Dani Bethea (she/they/them) is the former Editor-in-Chief of We Are Horror Magazine. Find them across an expanse of podcasts, Medium publications, cinéSPEAK, Gayly Dreadful, Uppercut Crit, and more. They have been a featured guest at Salem Horror Fest, the University of Pittsburgh's Summoning Candyman discussion, host of FrightGown's BIT and the Future of Trans Representation, Queen's University Kingston-Ontario Canada's Witch Institute, and Ax Wound Film Festival. Find more of their published contributions in The Women of Jenji Kohan: Weeds, Orange Is the New Black, and Glow: A Collection of Essays (2022). They will be a featured cast member in Mental Health and Horror: A Documentary (2022).

John A. Dern is a professor of instruction in the Intellectual Heritage Program at Temple University in Philadelphia. He earned his Ph.D. in English from Lehigh University in 1998. He has published one book, Martians, Monsters and Madonna: Fiction and Form in the World of Martin Amis, and essays on a variety of subjects in journals such as The Edgar Allan Poe Review, Interdisciplinary Literary Studies, Literature/Film Quarterly, Pennsylvania English, and The Radio Journal. He has also published pedagogical articles in The Teaching Professor newsletter.

▬▬▬▬▬▬▬▬▬▬

> [List of tasks]:
1. Answer from the contributor bios:
(a) Of which magazine was Dani Bethea Editor-in-Chief?
(b) From which university did John A. Dern earn his Ph.D., and in what year?
(c) In which newsletter has Dern published pedagogical articles?
2. Reproduce the passage of the contributor bios starting at "Dani Bethea (she/they/them)" and ending at "A Documentary (2022).".
The lines after this point are separate material and are not part of the contributor bios.

> [Dataset excerpt]:
▬▬▬▬▬▬▬▬▬▬

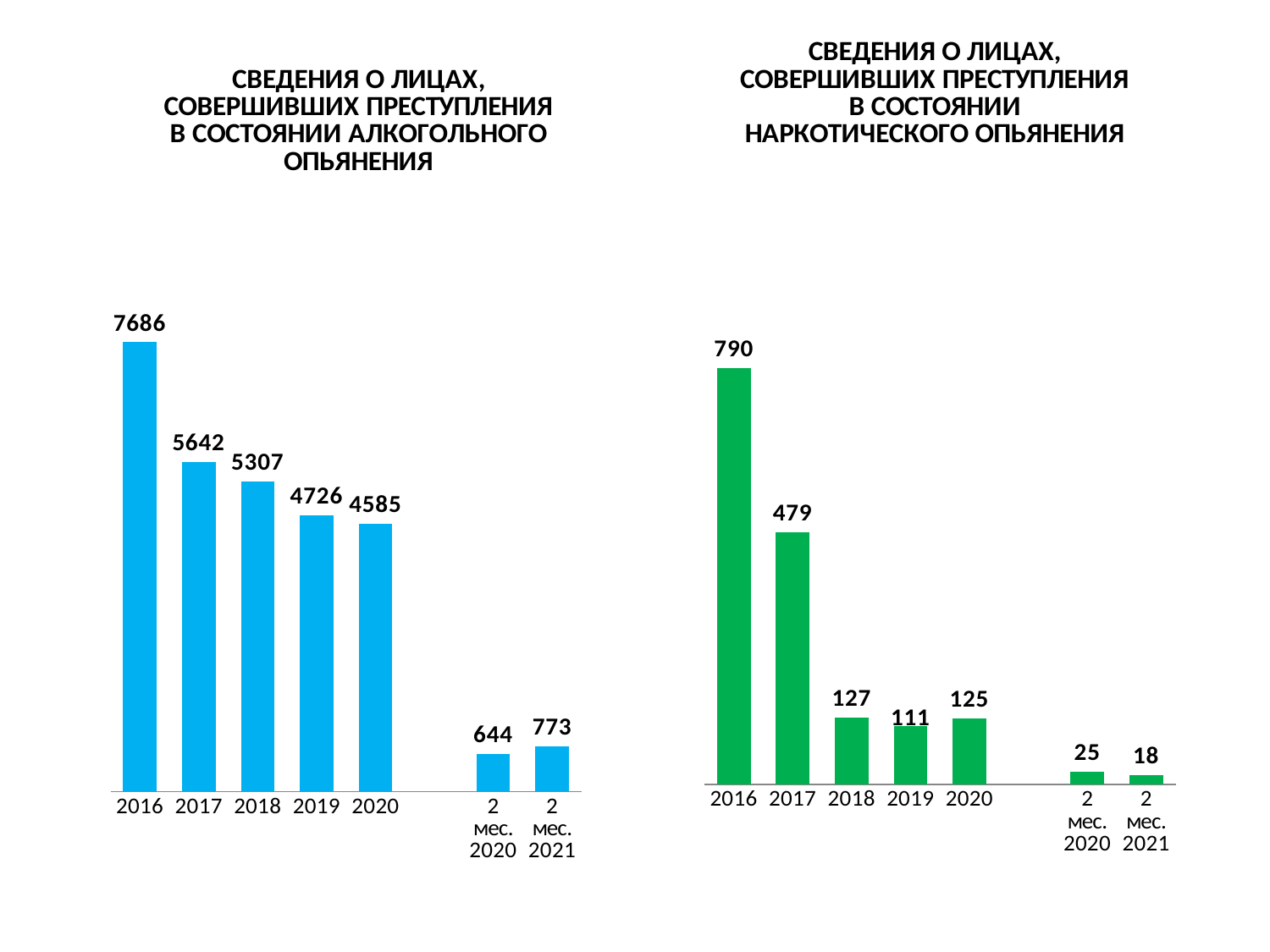
How many bars are plotted in the left chart (alcohol intoxication)? 7 In the left chart (alcohol intoxication), what is the value for 2 мес. 2021? 773 In the left chart (alcohol intoxication), which category has the lowest value? 2 мес. 2020 What colour are the bars in the right chart (narcotic intoxication)? green In the right chart (narcotic intoxication), what is the difference between the values for 2 мес. 2020 and 2 мес. 2021? 7 In the left chart (alcohol intoxication), what is the value for 2016? 7686 What type of chart is the right chart (narcotic intoxication)? bar chart In the right chart (narcotic intoxication), what is the value for 2019? 111 In the left chart (alcohol intoxication), what is the difference between the values for 2016 and 2017? 2044 In the left chart (alcohol intoxication), do the values rise or fall from 2016 to 2020? fall In the right chart (narcotic intoxication), which category has the highest value? 2016 In the right chart (narcotic intoxication), which is larger, the value for 2018 or the value for 2019? 2018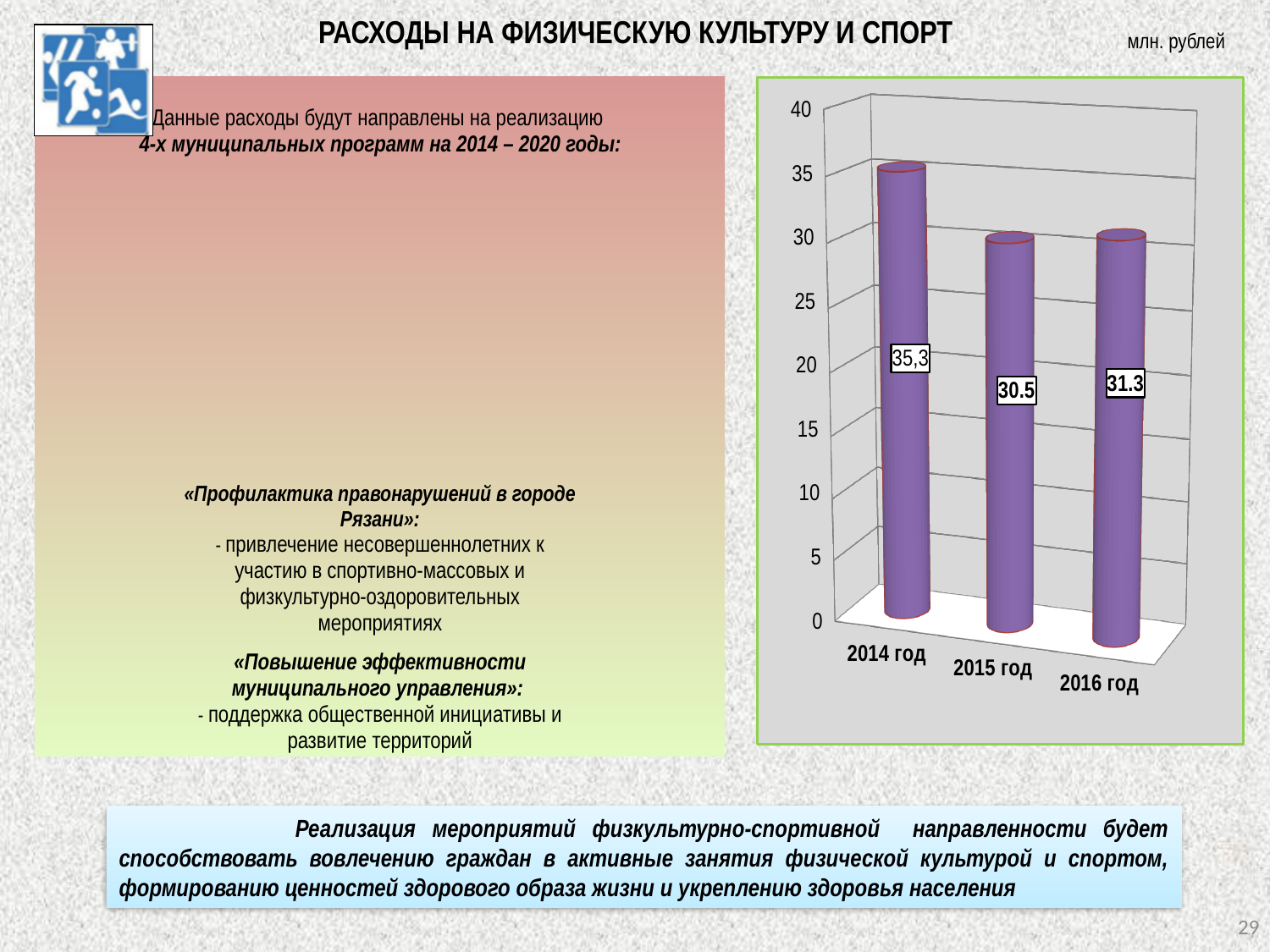
What kind of chart is shown on the slide? bar chart What unit of measurement is indicated for the chart? млн. рублей What is the value for 2015 год? 30.5 What is the difference between the values for 2014 год and 2015 год? 4.8 Which year has the lowest value? 2015 год Is the value for 2015 год greater or less than 35? less Which is larger, the value for 2015 год or the value for 2016 год? 2016 год What is the value for 2016 год? 31.3 What is the value for 2014 год? 35,3 How many years are shown on the chart? 3 Which year has the highest value? 2014 год What is the difference between the values for 2016 год and 2015 год? 0.8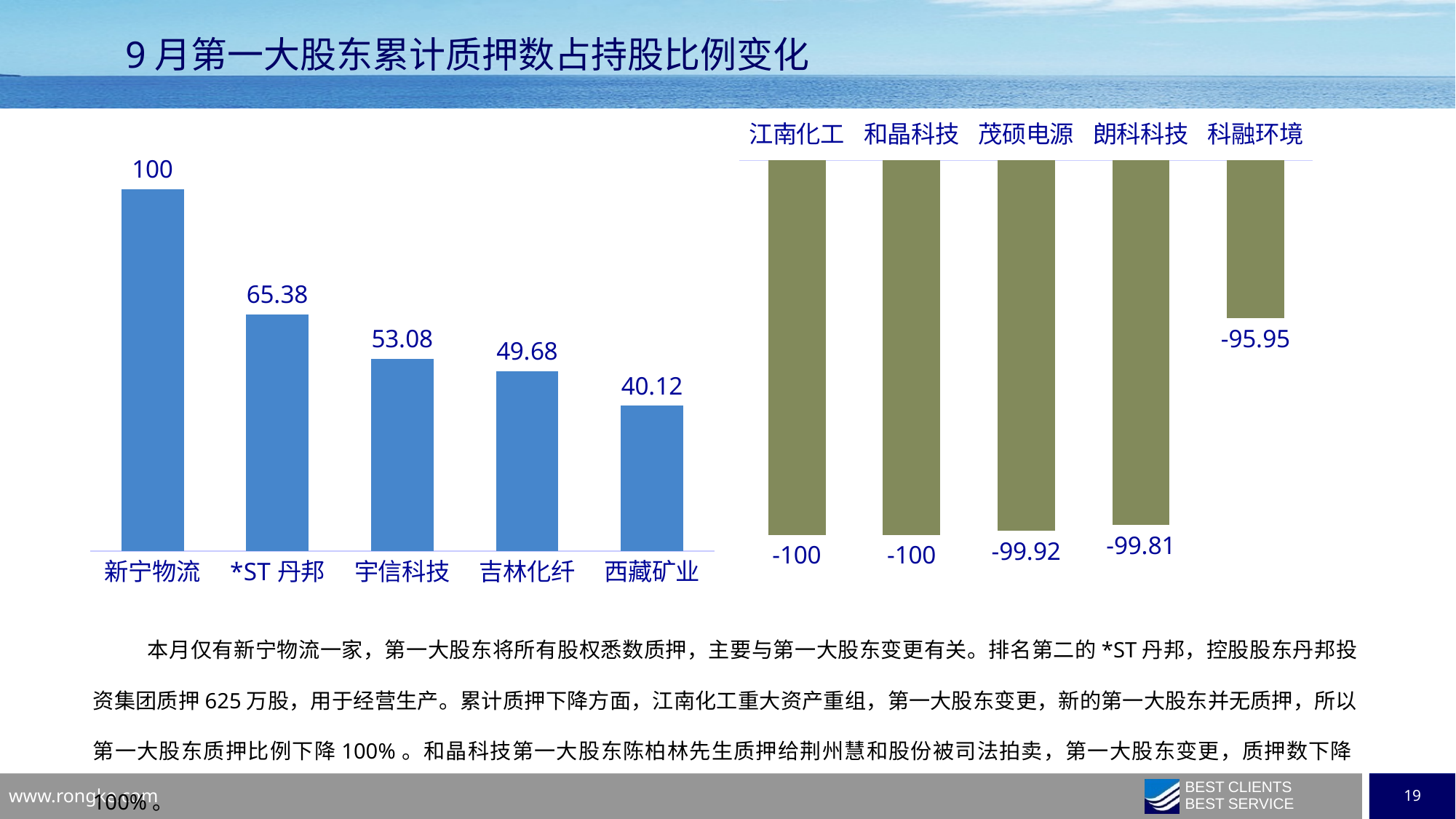
How many categories are shown in the right chart? 5 In the left chart, what is the value for 新宁物流? 100 In the right chart, what is the value for 朗科科技? -99.81 In the left chart, do the values rise or fall from left to right? fall In the right chart, which category has the highest (least negative) value? 科融环境 In the left chart, which is larger, the value for 宇信科技 or the value for 吉林化纤? 宇信科技 What kind of chart is the left chart? bar chart In the right chart, what is the value for 科融环境? -95.95 In the left chart, what is the difference between the values for *ST 丹邦 and 西藏矿业? 25.26 In the left chart, what is the value for 宇信科技? 53.08 In the left chart, which category has the highest value? 新宁物流 In the left chart, which category has the lowest value? 西藏矿业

▬▬▬▬▬▬▬▬▬▬

> [Task-by-task answers]:
1.
(a) We Are Horror Magazine
(b) Lehigh University, in 1998
(c) The Teaching Professor

2.
Dani Bethea (she/they/them) is the former Editor-in-Chief of We Are Horror Magazine. Find them across an expanse of podcasts, Medium publications, cinéSPEAK, Gayly Dreadful, Uppercut Crit, and more. They have been a featured guest at Salem Horror Fest, the University of Pittsburgh's Summoning Candyman discussion, host of FrightGown's BIT and the Future of Trans Representation, Queen's University Kingston-Ontario Canada's Witch Institute, and Ax Wound Film Festival. Find more of their published contributions in The Women of Jenji Kohan: Weeds, Orange Is the New Black, and Glow: A Collection of Essays (2022). They will be a featured cast member in Mental Health and Horror: A Documentary (2022).